* **INFORMATION PROVIDED**:
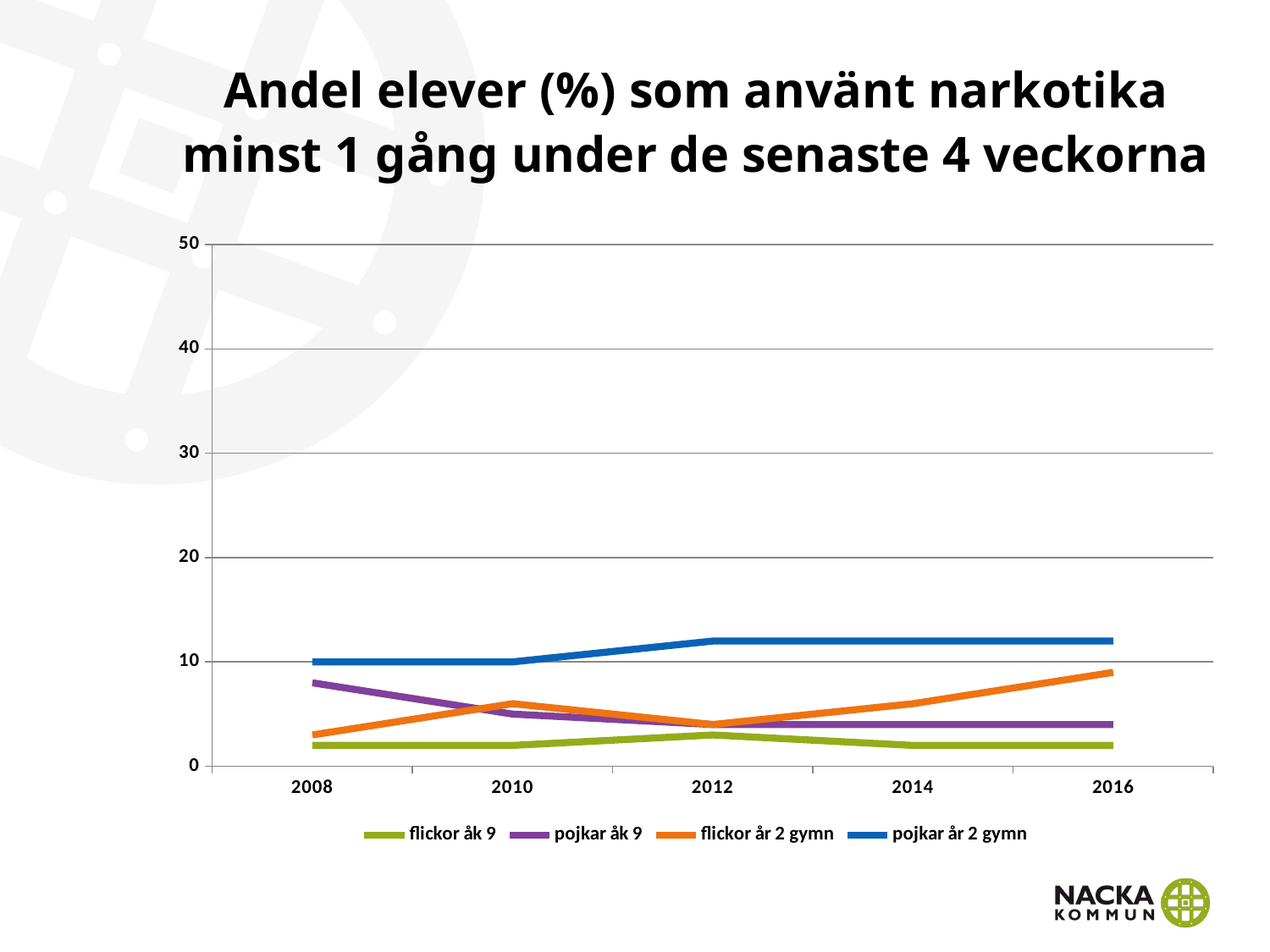
What is the value for pojkar år 2 gymn in 2010? 10 What kind of chart is shown on the slide? line chart Is the value for flickor år 2 gymn in 2012 greater or less than 10? less Which series has the lowest value in 2016? flickor åk 9 Which series has the highest value in 2016? pojkar år 2 gymn What is the value for pojkar år 2 gymn in 2008? 10 How many series does the legend list? 4 In 2008, which is higher: pojkar åk 9 or flickor åk 9? pojkar åk 9 Is the value for pojkar år 2 gymn in 2016 greater or less than 10? greater Is the value for flickor åk 9 in 2008 greater or less than 10? less Which colour is used for the flickor år 2 gymn line? orange How many years are shown on the x axis? 5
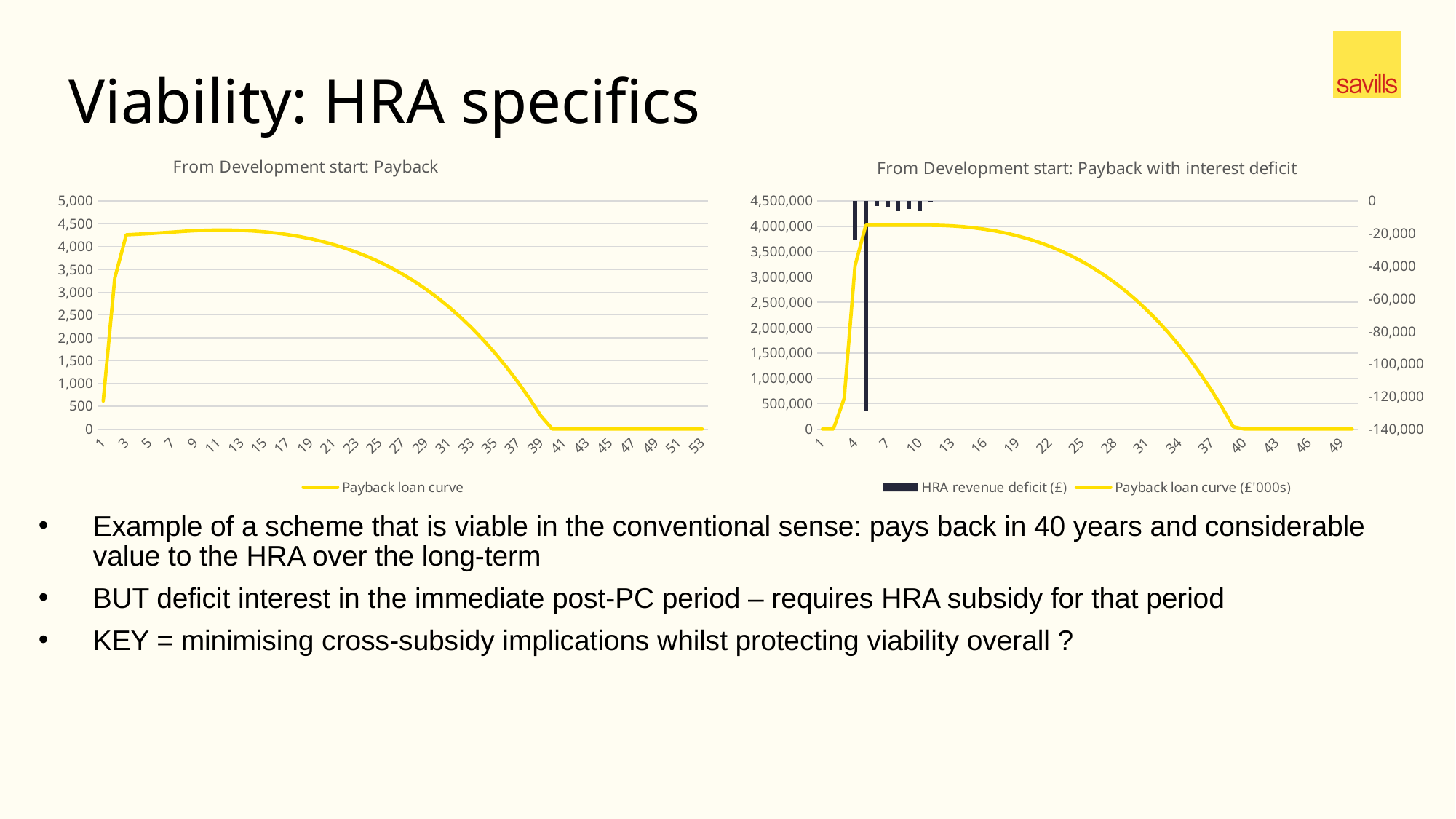
How many series does the legend of the right chart 'From Development start: Payback with interest deficit' list? 2 In the right chart 'From Development start: Payback with interest deficit', which series is shown as bars? HRA revenue deficit (£) In the left chart 'From Development start: Payback', is the value of the Payback loan curve at year 1 greater or less than 1,000? less How many series does the legend of the left chart 'From Development start: Payback' list? 1 In the left chart 'From Development start: Payback', is the value of the Payback loan curve at year 11 greater or less than 4,000? greater In the right chart 'From Development start: Payback with interest deficit', is the Payback loan curve value at year 10 greater or less than 3,500,000 on the left axis? greater What is the title of the right chart? From Development start: Payback with interest deficit In the right chart 'From Development start: Payback with interest deficit', does the Payback loan curve rise or fall between year 10 and year 37? fall In the left chart 'From Development start: Payback', does the Payback loan curve rise or fall between year 13 and year 39? fall What kind of chart is the left chart titled 'From Development start: Payback'? line chart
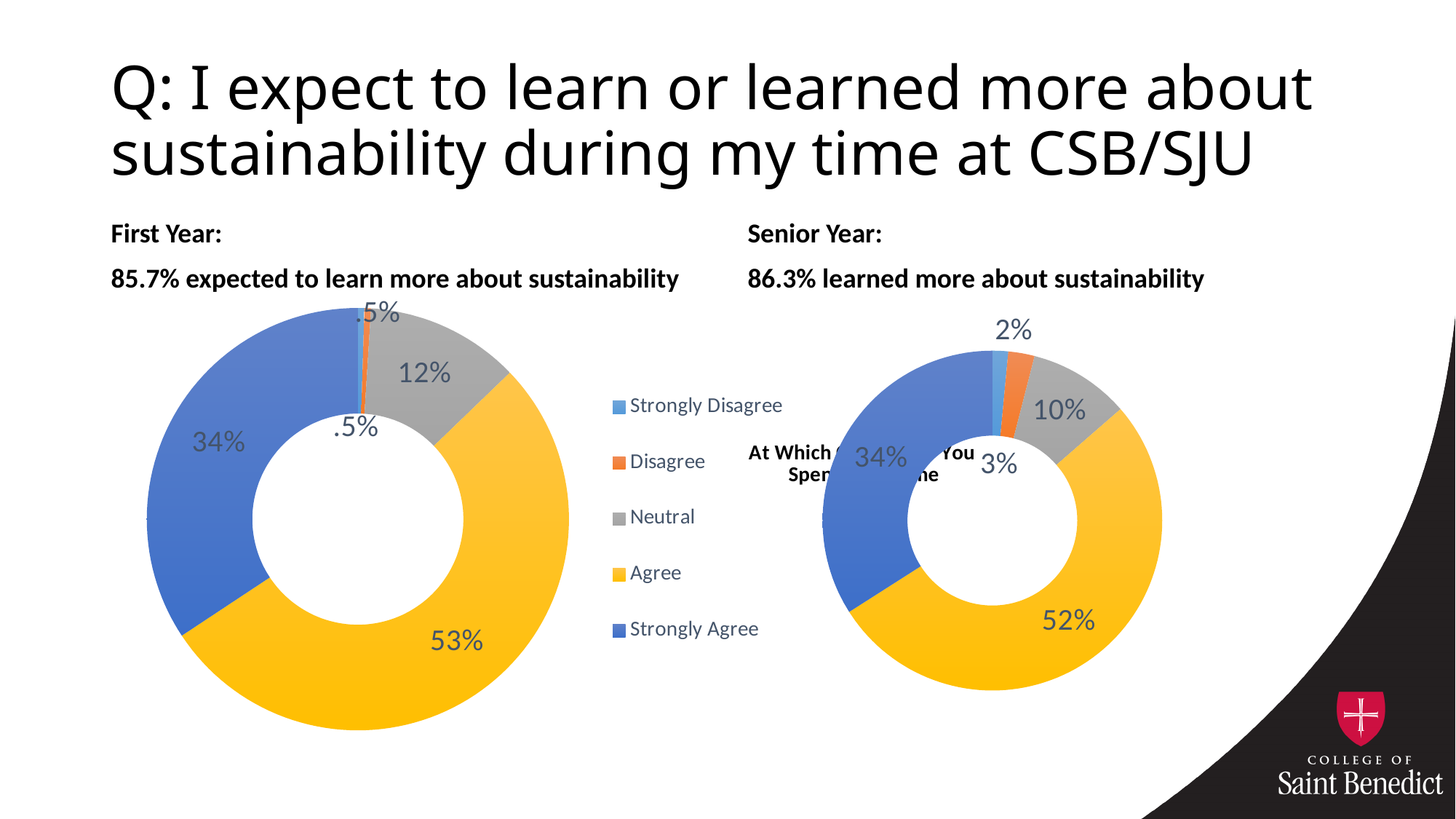
Which colour represents Strongly Agree in the legend? Blue In the Senior Year chart, which is larger: the Neutral share or the Disagree share? Neutral In the First Year chart, which response category has the largest share? Agree In the First Year chart, what percentage of respondents chose Agree? 53% What type of chart is used to show the First Year responses? Doughnut chart In the Senior Year chart, what percentage of respondents chose Strongly Agree? 34% How many response categories does the legend list? 5 In the Senior Year chart, which response category has the largest share? Agree In the Senior Year chart, which response category has the smallest share? Strongly Disagree In the Senior Year chart, what percentage of respondents chose Neutral? 10% In the First Year chart, what percentage of respondents chose Neutral? 12% What is the difference between the Agree share in the First Year chart and the Agree share in the Senior Year chart? 1%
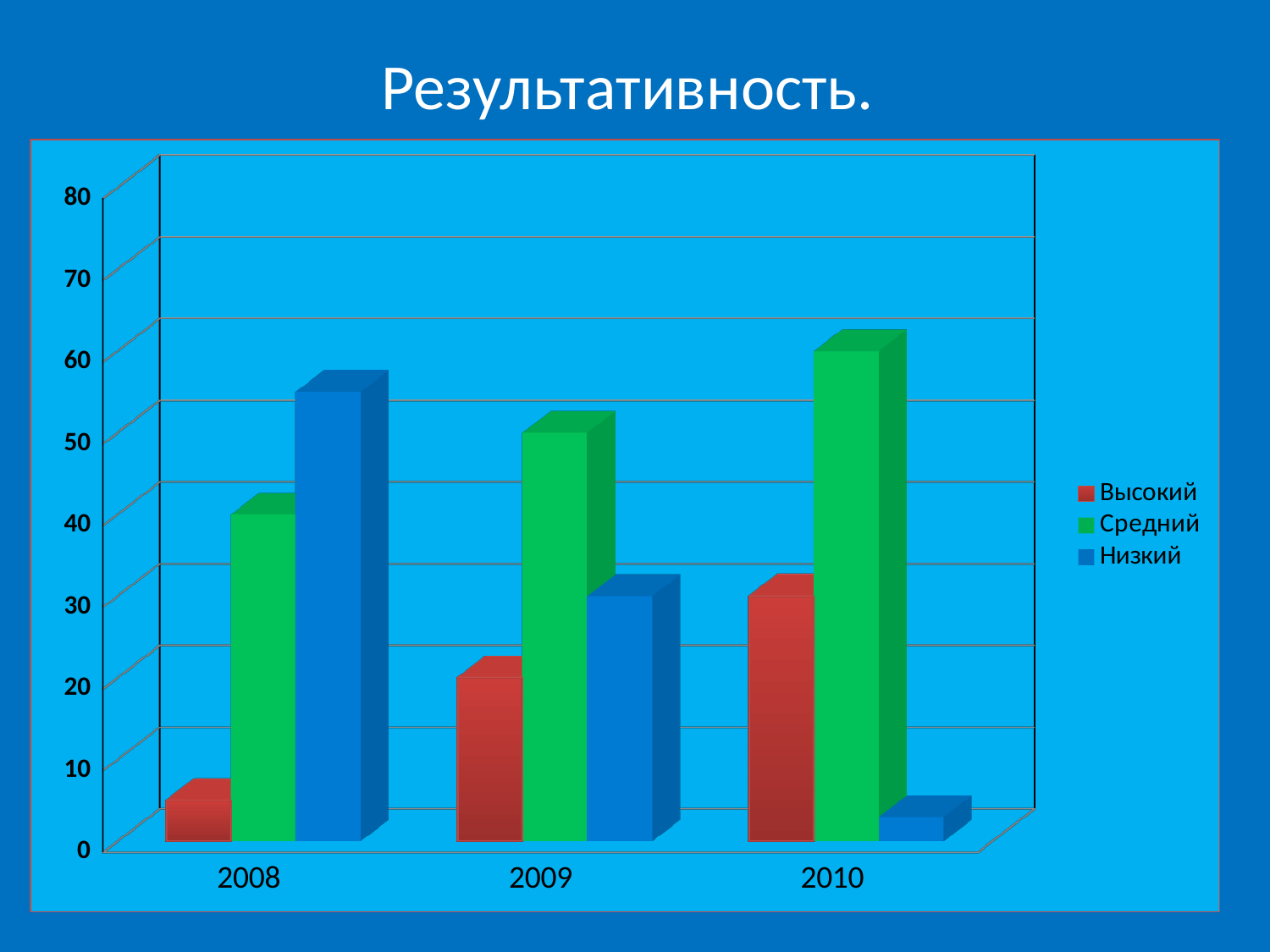
Does the value for Высокий rise or fall from 2008 to 2010? rise Is the value for Низкий in 2008 greater or less than 50? greater Which series is shown in green in the legend? Средний What is the title of the chart? Результативность. Which year has the lowest value for Низкий? 2010 Is the value for Низкий in 2010 greater or less than 10? less Is the value for Высокий in 2008 greater or less than 10? less How many years are shown on the x axis? 3 What kind of chart is shown on the slide? bar chart How many series does the legend list? 3 Which year has the highest value for Высокий? 2010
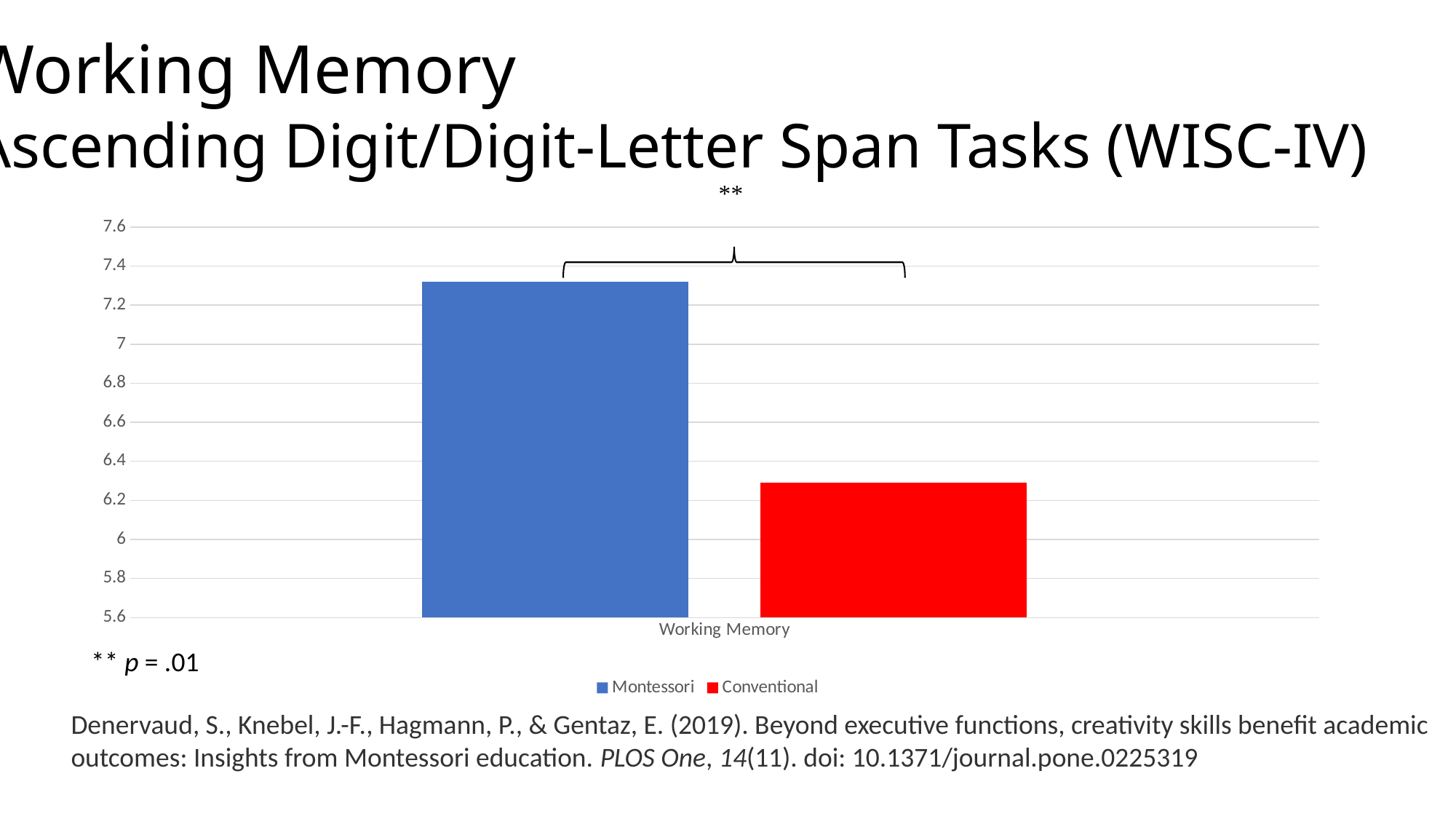
How many series does the legend list? 2 What colour is the Conventional series in the chart? red Which series has the higher Working Memory score, Montessori or Conventional? Montessori How many categories are shown on the x axis? 1 Which series has the lowest bar in the chart? Conventional What is the category label shown on the x axis of the chart? Working Memory What kind of chart is shown on the slide? bar chart Is the value for Montessori greater or less than 7.2? greater Is the value for Montessori greater or less than 7.4? less Which series has the highest bar in the chart? Montessori Is the value for Conventional greater or less than 6? greater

* **EXERCISE AIM**:
Revise the listing above by replacing "legend" with "key" wherever it occurs, leaving everything else unchanged. Omit the pictures from your answer.

* **COMPLETED TASK**:
What is the value for pojkar år 2 gymn in 2010? 10 What kind of chart is shown on the slide? line chart Is the value for flickor år 2 gymn in 2012 greater or less than 10? less Which series has the lowest value in 2016? flickor åk 9 Which series has the highest value in 2016? pojkar år 2 gymn What is the value for pojkar år 2 gymn in 2008? 10 How many series does the key list? 4 In 2008, which is higher: pojkar åk 9 or flickor åk 9? pojkar åk 9 Is the value for pojkar år 2 gymn in 2016 greater or less than 10? greater Is the value for flickor åk 9 in 2008 greater or less than 10? less Which colour is used for the flickor år 2 gymn line? orange How many years are shown on the x axis? 5
How many series does the key of the right chart 'From Development start: Payback with interest deficit' list? 2 In the right chart 'From Development start: Payback with interest deficit', which series is shown as bars? HRA revenue deficit (£) In the left chart 'From Development start: Payback', is the value of the Payback loan curve at year 1 greater or less than 1,000? less How many series does the key of the left chart 'From Development start: Payback' list? 1 In the left chart 'From Development start: Payback', is the value of the Payback loan curve at year 11 greater or less than 4,000? greater In the right chart 'From Development start: Payback with interest deficit', is the Payback loan curve value at year 10 greater or less than 3,500,000 on the left axis? greater What is the title of the right chart? From Development start: Payback with interest deficit In the right chart 'From Development start: Payback with interest deficit', does the Payback loan curve rise or fall between year 10 and year 37? fall In the left chart 'From Development start: Payback', does the Payback loan curve rise or fall between year 13 and year 39? fall What kind of chart is the left chart titled 'From Development start: Payback'? line chart
Which colour represents Strongly Agree in the key? Blue In the Senior Year chart, which is larger: the Neutral share or the Disagree share? Neutral In the First Year chart, which response category has the largest share? Agree In the First Year chart, what percentage of respondents chose Agree? 53% What type of chart is used to show the First Year responses? Doughnut chart In the Senior Year chart, what percentage of respondents chose Strongly Agree? 34% How many response categories does the key list? 5 In the Senior Year chart, which response category has the largest share? Agree In the Senior Year chart, which response category has the smallest share? Strongly Disagree In the Senior Year chart, what percentage of respondents chose Neutral? 10% In the First Year chart, what percentage of respondents chose Neutral? 12% What is the difference between the Agree share in the First Year chart and the Agree share in the Senior Year chart? 1%
Does the value for Высокий rise or fall from 2008 to 2010? rise Is the value for Низкий in 2008 greater or less than 50? greater Which series is shown in green in the key? Средний What is the title of the chart? Результативность. Which year has the lowest value for Низкий? 2010 Is the value for Низкий in 2010 greater or less than 10? less Is the value for Высокий in 2008 greater or less than 10? less How many years are shown on the x axis? 3 What kind of chart is shown on the slide? bar chart How many series does the key list? 3 Which year has the highest value for Высокий? 2010
How many series does the key list? 2 What colour is the Conventional series in the chart? red Which series has the higher Working Memory score, Montessori or Conventional? Montessori How many categories are shown on the x axis? 1 Which series has the lowest bar in the chart? Conventional What is the category label shown on the x axis of the chart? Working Memory What kind of chart is shown on the slide? bar chart Is the value for Montessori greater or less than 7.2? greater Is the value for Montessori greater or less than 7.4? less Which series has the highest bar in the chart? Montessori Is the value for Conventional greater or less than 6? greater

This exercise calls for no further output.